**TASK:** From the records that follow, copy every line in which "combinations" appears.

== DATA FOR PROCESSING ==

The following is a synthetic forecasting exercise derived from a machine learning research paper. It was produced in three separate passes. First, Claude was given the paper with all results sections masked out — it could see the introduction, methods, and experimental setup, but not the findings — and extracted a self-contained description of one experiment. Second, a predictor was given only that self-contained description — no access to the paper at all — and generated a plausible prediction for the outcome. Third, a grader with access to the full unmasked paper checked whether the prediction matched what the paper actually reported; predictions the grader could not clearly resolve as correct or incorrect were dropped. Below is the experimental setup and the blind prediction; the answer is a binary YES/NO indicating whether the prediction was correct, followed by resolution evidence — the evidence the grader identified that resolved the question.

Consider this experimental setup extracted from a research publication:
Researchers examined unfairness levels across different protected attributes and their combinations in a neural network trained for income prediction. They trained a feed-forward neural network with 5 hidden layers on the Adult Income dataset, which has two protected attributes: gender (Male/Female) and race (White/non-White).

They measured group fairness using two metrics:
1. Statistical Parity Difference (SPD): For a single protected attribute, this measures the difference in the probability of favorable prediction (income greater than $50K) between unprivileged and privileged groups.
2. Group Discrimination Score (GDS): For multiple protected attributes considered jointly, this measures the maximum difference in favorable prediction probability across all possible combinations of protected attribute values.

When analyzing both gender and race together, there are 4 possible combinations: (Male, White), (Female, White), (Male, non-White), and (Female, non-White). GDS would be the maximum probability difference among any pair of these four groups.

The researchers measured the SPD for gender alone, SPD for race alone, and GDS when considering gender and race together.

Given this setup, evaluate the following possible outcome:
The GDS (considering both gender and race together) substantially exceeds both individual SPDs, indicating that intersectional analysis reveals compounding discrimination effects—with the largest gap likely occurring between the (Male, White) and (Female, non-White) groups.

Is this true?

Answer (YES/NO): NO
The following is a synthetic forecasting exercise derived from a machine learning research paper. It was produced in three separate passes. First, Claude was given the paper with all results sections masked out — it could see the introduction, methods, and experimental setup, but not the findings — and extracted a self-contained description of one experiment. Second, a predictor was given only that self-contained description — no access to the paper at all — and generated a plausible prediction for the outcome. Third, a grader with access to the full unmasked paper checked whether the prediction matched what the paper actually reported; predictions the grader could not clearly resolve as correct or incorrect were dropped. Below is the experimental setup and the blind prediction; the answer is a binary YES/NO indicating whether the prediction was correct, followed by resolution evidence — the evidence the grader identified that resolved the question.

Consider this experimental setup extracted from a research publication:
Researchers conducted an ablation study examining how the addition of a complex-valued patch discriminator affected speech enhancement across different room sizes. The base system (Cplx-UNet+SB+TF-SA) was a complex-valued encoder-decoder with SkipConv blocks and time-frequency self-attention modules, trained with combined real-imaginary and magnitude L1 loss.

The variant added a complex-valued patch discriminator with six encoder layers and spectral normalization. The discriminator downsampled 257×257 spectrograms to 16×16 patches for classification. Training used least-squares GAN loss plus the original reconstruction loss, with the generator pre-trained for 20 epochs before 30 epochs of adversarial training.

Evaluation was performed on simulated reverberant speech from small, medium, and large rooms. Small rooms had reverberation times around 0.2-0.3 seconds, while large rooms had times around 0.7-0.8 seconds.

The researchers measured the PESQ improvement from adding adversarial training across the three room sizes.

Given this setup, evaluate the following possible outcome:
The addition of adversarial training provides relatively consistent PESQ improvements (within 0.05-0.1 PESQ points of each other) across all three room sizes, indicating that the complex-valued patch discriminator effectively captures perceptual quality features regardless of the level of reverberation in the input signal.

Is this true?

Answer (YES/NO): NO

===

**ANSWER SECTION:**
Researchers examined unfairness levels across different protected attributes and their combinations in a neural network trained for income prediction. They trained a feed-forward neural network with 5 hidden layers on the Adult Income dataset, which has two protected attributes: gender (Male/Female) and race (White/non-White).
2. Group Discrimination Score (GDS): For multiple protected attributes considered jointly, this measures the maximum difference in favorable prediction probability across all possible combinations of protected attribute values.
When analyzing both gender and race together, there are 4 possible combinations: (Male, White), (Female, White), (Male, non-White), and (Female, non-White). GDS would be the maximum probability difference among any pair of these four groups.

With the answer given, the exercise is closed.